After a motion to table the proposed law was defeated, its sponsor, Council Chairman C. Vernon Gray, moved to kill it. He then joined the other three council members present in voting against it, saying that would allow him to bring the measure back for reconsideration later.

Although the bill had been the subject of two public hearings and a work session, council members Angela Beltram and Shane Pendergrass said they wanted to give the whole issue of animal control more study before taking final action.

They praised Gray for bringing the matter to the public's attention, and urged him to work with animal specialists and the county animal control officer on another version.

"I feel these efforts will not be wasted because we are now equipped to come up with an even better law," Pendergrass said.

Since it was introduced last month, the bill had generated opposition from pet owners who felt that it was too vague to be meaningful and discriminated against certain breeds, such as pit bulls.

Before last night's vote, Gray had amended his bill to incorporate some of the public's concerns. As amended, it would have defined as dangerous any animal that had inflicted a serious bite on a person or another pet and allowed the county's Animal Matters Hearing Board to require owners of dangerous pets to obtain liability insurance and enroll their animals in obedience classes.

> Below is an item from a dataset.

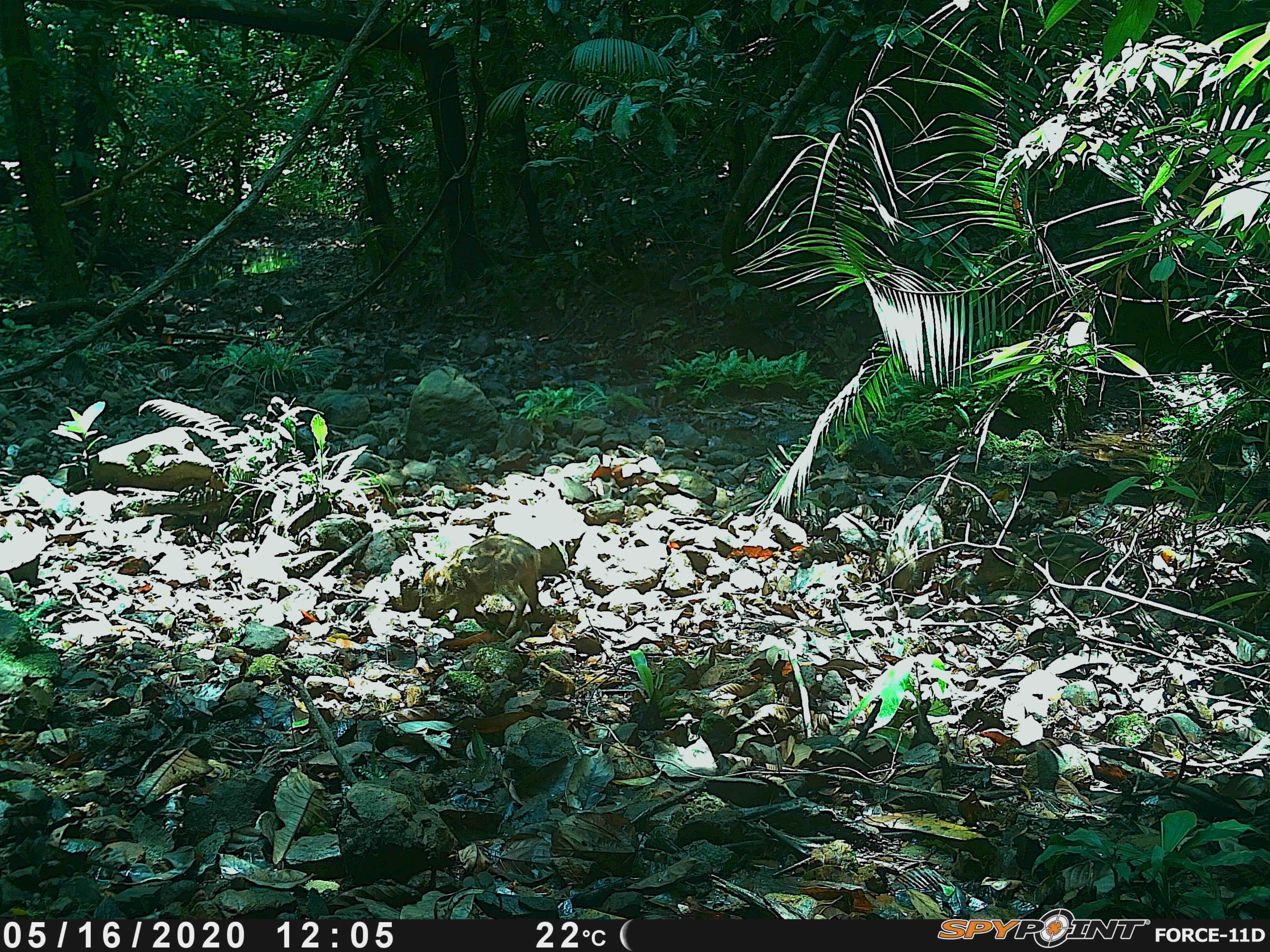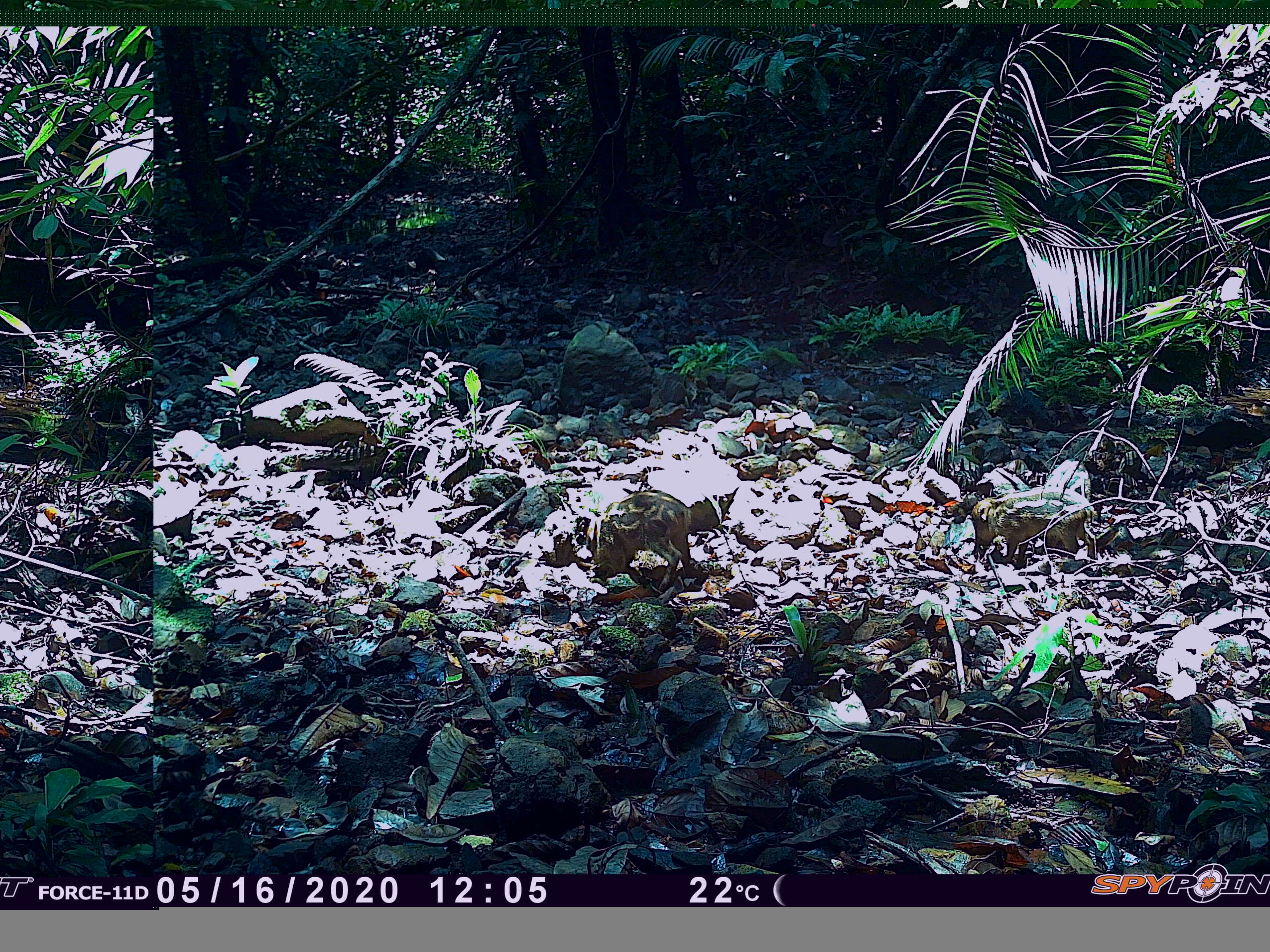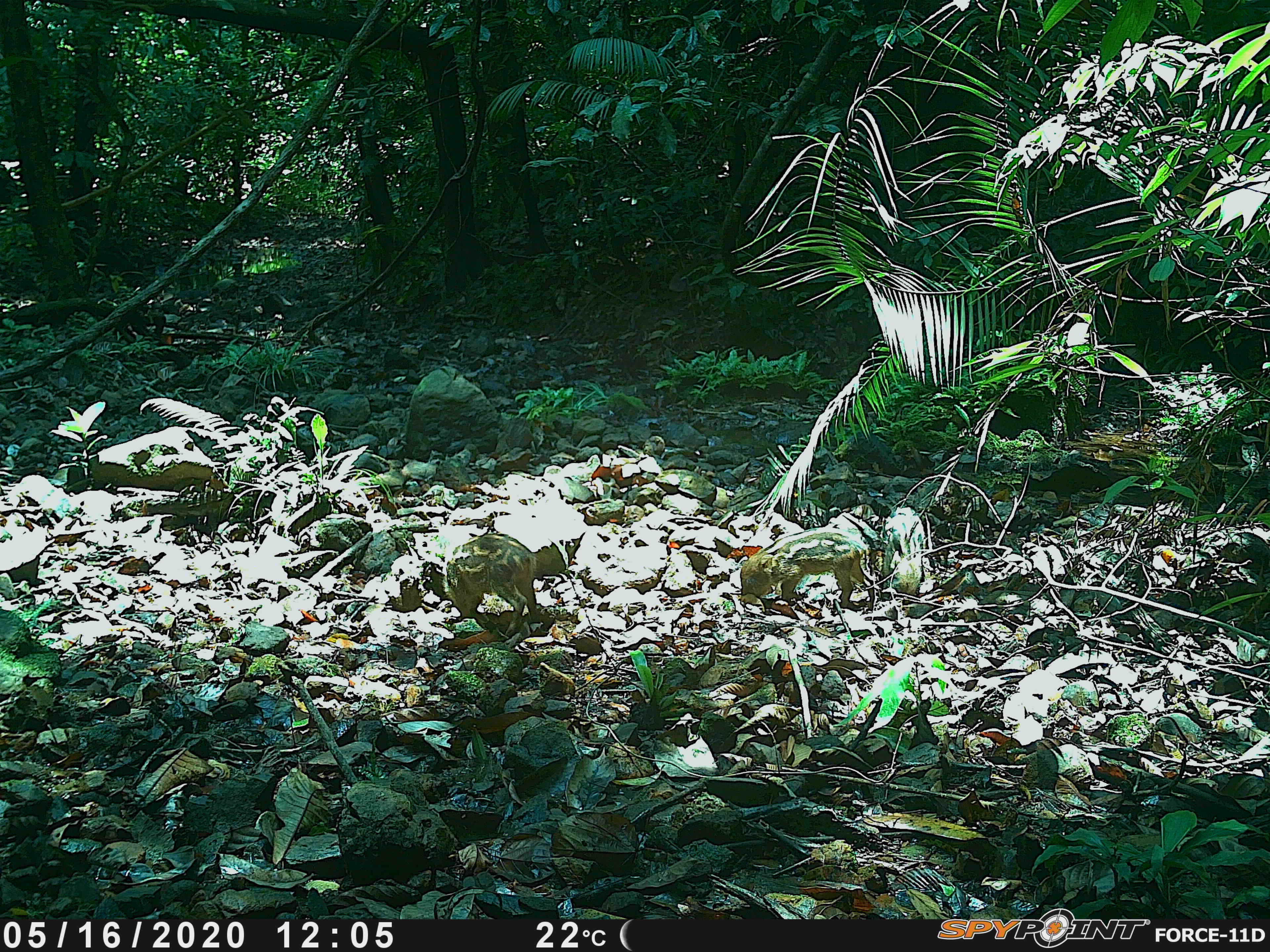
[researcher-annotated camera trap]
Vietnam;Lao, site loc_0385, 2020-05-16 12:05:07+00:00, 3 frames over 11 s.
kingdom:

In other action, the council voted 3 to 1 to amend the county's year-old antiapartheid purchasing law to allow exemptions on occasions when the law's provisions conflict with state or federal law.

The amendment was proposed by County Executive Elizabeth Bobo in response to a U.S. Department of Transportation finding that the law made the county ineligible for $200,000 in federal highway funds because it limits competition.

The county law requires businesses seeking government contracts to certify that neither they nor the manufacturers of their products do business with South Africa.

Gray cast the sole opposing vote, saying he did not believe Bobo's administration had yet exhausted all avenues for challenging the federal agency's finding.